- Original language: English
- Written by: Mona Brand
- Subject: Malayan Emergency
- Genre: drama

Premiere
- Date: November 1952
- Place: Unity Theatre, London

= Strangers in the Land (play) =

Anti-colonial play about British Malaya

Strangers in the Land (1952) was a theatrical play written by Australian playwright Mona Brand, and first performed in Britain for the Unity Theatre. The play was a form of protest against the British occupation of during the Malayan Emergency, and heavily influenced by the Daily Worker's sympathetic coverage of the Malayan National Liberation Army (MNLA).

The play was first performed for two months at the Unity Theatre, beginning in November 1952.

==Background==
Brand wrote the play in response to a BBC transmission about the Malayan Emergency along with the release of the film The Planter's Wife.

== Premise ==
The plot follows a woman called Christine who visits British Malaya to visit her fiancé, only to suffer a mental breakdown when learning of the atrocities committed by British forces. She then hears of atrocities committed against civilians by British forces, including the decapitation of heads, forced internment, restrictions on food, and the destruction of villages.

The entirety of the play takes place within the fiancé's house, with the story being told in the form of discussions and stories being shared in conversations between characters.

== Censorship by the Lord Chamberlain ==
In the UK during this time period the Lord Chamberlain, a title within the Royal Households of the United Kingdom, had the power to ban theatrical productions from commercial stages. However the Unity Theatre circumvented these restrictions to registered members of the theatre, therefore being classified as "private" showings and not commercial.

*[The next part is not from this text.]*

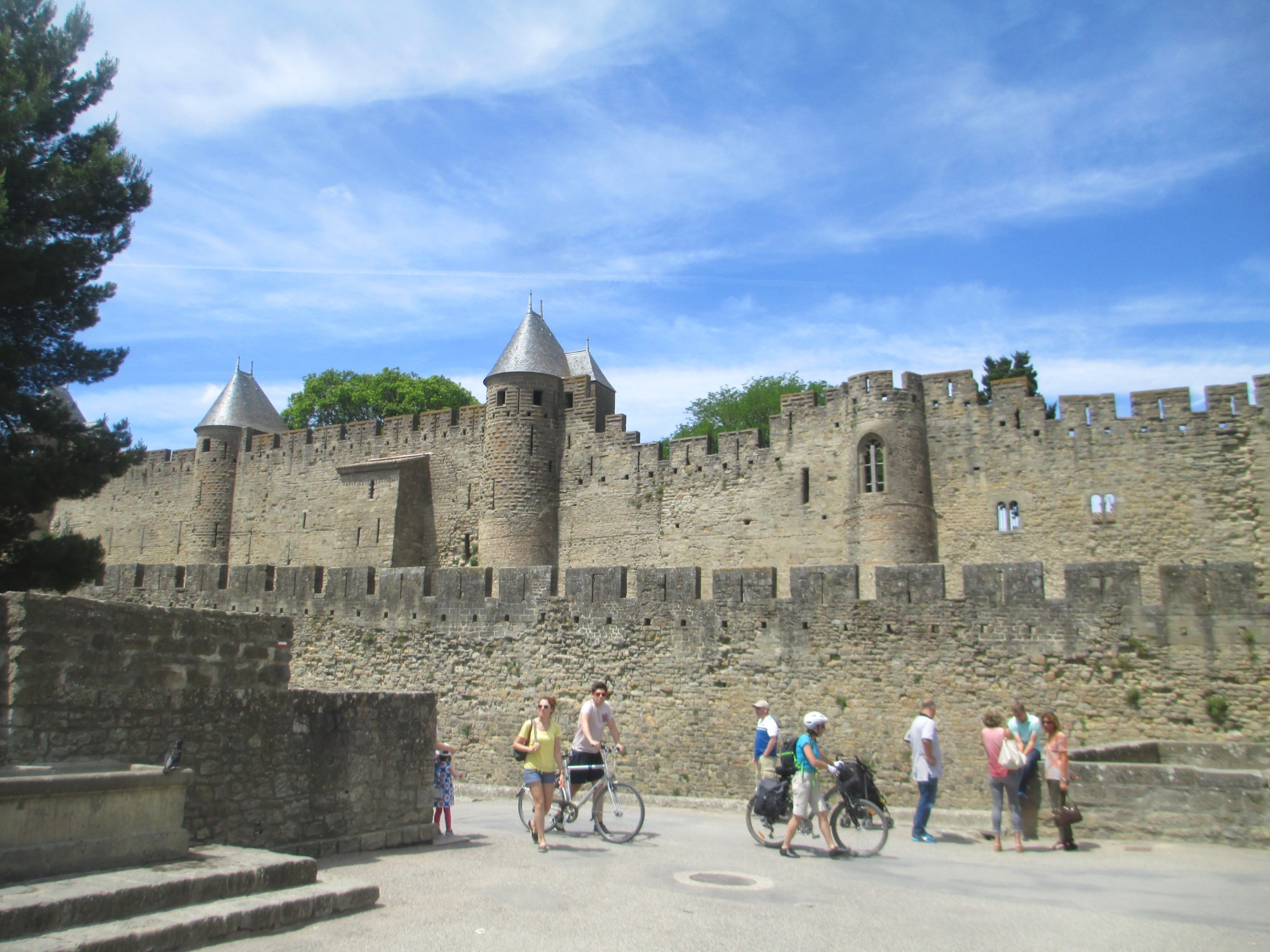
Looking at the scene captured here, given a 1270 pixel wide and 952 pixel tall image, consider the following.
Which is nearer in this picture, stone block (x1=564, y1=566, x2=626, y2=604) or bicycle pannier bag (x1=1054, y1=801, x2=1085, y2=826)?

== Overseas performances and translations ==
Strangers in the Land was reproduced in the Australian cities of both Melbourne and Sydney in 1953 following Mona Brand's return to Australia.

The play was performed at the New Theatre in Sydney in 1953.

The play was also performed in the Soviet Union, Czechoslovakia, India, and East Germany.

It was translated into Chinese in 1957 and translated into both Latvian and Russian in 1961.